Get more out of your daily brew by turning your coffee grounds into nutritious soil for plants.

Coffee beans aside from being delicious when brewed as a beverage, contain tons of vitamins and minerals that are perfect for making compost. Here are three easy ways you can use ground coffee to benefit your plants.

1. Compost your grounds.

Coffee is roughly 2% nitrogen and will break down naturally in a well maintained compost bin. Gardeners have been skeptical of adding coffee to compost as the prepared beverage is acidic. Recent studies have show that brewing coffee removes most of the acidity in the grounds and they are left with a ph value around 6-7. This makes them a perfect addition to any compost bin. We recommend a ratio of 1/3 grass, 1/3 used coffee grounds, and 1/3 leaves for a great compost. If you use paper filters with your morning brew you can include them as a substitute for leaves. You can even rip up the filter before adding to speed up the composting process.
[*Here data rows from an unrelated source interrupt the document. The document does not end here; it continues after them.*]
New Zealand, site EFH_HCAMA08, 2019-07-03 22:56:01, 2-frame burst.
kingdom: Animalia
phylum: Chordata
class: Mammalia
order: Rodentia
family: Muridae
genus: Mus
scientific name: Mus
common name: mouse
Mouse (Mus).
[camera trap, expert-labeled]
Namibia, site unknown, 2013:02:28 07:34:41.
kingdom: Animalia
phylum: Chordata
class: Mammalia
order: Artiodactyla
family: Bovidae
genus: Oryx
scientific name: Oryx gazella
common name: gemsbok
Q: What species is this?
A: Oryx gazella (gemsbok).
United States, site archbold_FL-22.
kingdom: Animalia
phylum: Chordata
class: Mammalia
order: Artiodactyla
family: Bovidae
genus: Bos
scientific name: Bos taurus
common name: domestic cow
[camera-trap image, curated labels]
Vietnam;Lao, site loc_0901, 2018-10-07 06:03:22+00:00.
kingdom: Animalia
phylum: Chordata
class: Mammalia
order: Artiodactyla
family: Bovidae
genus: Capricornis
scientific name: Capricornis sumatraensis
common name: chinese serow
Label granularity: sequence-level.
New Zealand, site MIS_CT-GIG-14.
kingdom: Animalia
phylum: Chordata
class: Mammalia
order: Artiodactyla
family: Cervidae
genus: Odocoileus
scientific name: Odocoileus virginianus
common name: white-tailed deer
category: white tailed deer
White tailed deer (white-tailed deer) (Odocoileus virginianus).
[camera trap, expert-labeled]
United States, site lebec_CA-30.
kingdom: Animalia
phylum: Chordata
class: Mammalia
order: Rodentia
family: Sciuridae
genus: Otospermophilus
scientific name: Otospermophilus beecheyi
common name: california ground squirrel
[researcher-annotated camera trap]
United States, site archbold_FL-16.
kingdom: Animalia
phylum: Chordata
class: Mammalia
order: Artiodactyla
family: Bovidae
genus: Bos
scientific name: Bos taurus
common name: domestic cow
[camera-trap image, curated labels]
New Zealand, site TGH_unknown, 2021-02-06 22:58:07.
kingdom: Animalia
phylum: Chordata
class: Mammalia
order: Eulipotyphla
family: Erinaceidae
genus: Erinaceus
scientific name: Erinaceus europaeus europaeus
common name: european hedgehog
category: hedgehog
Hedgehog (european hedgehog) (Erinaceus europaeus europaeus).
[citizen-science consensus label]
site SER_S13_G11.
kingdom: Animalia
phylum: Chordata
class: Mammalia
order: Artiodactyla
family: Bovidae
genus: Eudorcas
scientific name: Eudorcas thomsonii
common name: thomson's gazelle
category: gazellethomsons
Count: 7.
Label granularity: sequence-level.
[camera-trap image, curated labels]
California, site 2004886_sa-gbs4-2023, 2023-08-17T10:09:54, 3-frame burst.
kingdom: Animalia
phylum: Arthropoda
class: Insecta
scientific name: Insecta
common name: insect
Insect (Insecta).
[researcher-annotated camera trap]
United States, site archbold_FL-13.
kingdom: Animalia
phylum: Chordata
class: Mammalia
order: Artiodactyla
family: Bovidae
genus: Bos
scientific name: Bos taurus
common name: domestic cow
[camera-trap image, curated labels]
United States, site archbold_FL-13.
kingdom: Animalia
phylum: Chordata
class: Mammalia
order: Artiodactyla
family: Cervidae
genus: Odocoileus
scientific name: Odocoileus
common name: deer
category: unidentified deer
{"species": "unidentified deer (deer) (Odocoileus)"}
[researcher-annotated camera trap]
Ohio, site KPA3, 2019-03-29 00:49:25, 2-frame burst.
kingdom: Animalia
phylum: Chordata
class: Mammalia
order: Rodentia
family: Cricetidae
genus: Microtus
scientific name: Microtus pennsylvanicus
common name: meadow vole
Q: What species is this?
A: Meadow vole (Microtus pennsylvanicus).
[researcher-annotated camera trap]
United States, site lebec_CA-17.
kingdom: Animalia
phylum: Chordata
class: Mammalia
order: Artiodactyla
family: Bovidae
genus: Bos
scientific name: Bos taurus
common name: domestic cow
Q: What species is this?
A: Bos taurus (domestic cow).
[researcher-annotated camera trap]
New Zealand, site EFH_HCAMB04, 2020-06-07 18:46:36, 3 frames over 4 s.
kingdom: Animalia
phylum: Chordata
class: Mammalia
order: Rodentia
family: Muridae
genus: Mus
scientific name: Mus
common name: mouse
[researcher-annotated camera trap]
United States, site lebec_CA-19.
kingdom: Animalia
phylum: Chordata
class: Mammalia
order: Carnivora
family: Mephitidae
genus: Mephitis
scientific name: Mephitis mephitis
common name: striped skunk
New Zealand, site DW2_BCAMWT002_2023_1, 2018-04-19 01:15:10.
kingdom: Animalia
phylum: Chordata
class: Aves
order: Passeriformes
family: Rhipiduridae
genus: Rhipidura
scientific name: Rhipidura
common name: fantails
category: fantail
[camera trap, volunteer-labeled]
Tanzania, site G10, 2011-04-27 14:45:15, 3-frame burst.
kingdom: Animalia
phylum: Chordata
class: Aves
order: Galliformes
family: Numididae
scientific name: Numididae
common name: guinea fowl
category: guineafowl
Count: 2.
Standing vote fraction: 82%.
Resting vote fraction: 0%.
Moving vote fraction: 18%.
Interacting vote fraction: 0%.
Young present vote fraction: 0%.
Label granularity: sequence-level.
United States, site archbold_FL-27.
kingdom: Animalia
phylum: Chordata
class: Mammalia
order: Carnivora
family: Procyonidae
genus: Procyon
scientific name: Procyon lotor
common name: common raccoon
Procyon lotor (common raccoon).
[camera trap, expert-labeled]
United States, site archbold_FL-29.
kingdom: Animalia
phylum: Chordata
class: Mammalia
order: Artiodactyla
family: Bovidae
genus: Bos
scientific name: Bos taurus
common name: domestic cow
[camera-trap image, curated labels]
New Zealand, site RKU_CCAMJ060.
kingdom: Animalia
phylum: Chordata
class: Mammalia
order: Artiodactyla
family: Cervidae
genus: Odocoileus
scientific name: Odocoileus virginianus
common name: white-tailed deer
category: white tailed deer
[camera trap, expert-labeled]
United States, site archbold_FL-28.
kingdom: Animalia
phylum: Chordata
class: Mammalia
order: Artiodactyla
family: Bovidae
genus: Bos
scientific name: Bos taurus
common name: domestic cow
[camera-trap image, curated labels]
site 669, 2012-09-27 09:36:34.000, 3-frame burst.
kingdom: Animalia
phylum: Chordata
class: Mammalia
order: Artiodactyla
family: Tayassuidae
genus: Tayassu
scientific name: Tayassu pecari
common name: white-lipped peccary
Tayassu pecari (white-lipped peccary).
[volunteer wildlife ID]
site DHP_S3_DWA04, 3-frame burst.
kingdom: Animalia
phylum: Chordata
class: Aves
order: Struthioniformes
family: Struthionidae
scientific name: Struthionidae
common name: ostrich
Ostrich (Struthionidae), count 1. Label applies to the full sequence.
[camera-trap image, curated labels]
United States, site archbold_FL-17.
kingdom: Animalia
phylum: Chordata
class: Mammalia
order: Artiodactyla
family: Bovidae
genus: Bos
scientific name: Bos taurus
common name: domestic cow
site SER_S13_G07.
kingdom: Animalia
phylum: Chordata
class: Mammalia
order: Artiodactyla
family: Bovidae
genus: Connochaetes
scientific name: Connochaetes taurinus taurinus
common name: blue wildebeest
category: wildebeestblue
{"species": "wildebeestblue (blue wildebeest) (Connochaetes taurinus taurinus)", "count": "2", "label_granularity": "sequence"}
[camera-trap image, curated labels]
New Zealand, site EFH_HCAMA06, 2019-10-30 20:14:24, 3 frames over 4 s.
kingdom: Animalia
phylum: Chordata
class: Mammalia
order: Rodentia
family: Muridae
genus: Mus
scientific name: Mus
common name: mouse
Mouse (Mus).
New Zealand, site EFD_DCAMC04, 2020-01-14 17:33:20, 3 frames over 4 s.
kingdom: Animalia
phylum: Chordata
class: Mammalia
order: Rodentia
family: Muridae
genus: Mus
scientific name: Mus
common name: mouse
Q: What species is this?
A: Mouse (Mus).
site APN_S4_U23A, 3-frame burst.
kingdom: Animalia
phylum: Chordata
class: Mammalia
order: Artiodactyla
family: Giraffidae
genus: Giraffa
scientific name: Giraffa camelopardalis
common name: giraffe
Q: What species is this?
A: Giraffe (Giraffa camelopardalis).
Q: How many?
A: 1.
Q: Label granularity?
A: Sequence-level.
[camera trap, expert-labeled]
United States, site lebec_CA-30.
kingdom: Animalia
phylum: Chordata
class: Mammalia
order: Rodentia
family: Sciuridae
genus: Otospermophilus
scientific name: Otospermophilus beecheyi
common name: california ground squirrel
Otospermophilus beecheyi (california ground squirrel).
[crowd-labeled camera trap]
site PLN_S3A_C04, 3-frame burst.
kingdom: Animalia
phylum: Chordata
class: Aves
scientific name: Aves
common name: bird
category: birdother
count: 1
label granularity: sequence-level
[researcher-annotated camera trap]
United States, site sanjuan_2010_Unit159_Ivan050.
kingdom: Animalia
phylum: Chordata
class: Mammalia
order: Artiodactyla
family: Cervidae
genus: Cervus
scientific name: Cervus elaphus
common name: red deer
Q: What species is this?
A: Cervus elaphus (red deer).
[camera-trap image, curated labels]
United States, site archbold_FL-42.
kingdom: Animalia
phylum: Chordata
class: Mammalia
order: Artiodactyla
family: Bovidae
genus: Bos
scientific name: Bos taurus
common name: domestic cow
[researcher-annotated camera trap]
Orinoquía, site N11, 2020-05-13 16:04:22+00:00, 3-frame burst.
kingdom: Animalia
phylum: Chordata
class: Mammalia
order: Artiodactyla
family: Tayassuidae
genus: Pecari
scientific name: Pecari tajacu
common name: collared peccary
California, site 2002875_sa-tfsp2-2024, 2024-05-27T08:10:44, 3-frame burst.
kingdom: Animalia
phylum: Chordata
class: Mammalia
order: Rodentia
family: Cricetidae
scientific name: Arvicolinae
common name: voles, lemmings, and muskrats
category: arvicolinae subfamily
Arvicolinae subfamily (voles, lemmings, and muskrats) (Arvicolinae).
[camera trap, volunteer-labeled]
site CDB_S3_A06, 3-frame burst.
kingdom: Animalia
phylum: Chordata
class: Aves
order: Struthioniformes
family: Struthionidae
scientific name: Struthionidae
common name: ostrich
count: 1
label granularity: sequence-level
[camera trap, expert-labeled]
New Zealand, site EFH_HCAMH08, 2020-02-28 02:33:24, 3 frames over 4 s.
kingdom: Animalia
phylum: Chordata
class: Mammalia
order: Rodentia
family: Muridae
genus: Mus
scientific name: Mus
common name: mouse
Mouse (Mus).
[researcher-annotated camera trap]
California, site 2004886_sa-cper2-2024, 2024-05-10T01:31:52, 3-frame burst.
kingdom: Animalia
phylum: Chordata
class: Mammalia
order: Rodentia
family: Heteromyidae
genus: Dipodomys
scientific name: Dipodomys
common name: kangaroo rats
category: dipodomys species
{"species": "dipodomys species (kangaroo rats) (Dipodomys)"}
2. Add used grounds directly to your soil.

If you don't have a compost bin or any experience with composting that's ok. Take your used coffee grounds and mix them in directly with your soil. Uncomposted coffee grounds a great for helping with water retention in soil and will natually add a small ammount of nitrogen over time. Make sure you mix the grounds in will as leaving them on the surface of the soil will actually keep water from sinking into the soil. We recommend a making the soil a maximum of 5% used coffee grounds.

3. Make a Coffee Fertilizer.

Soaking used coffee grounds in water will break down some of the nutrients in the coffee to make a great fertilizer your plants will love. For this add 6 tablespoons of used coffee grounds to a gallon of water and let sit over night. In the morning stir and strain out the remaining coffee. The resulting liquid will be a nutrient rich fertilizer that will keep your plants happy and healthy.

Bonus Tip!

Use fresh unused coffee grounds for plants that like acidic soil like blueberries, carrots, radishes, azaleas, and hydrangeas!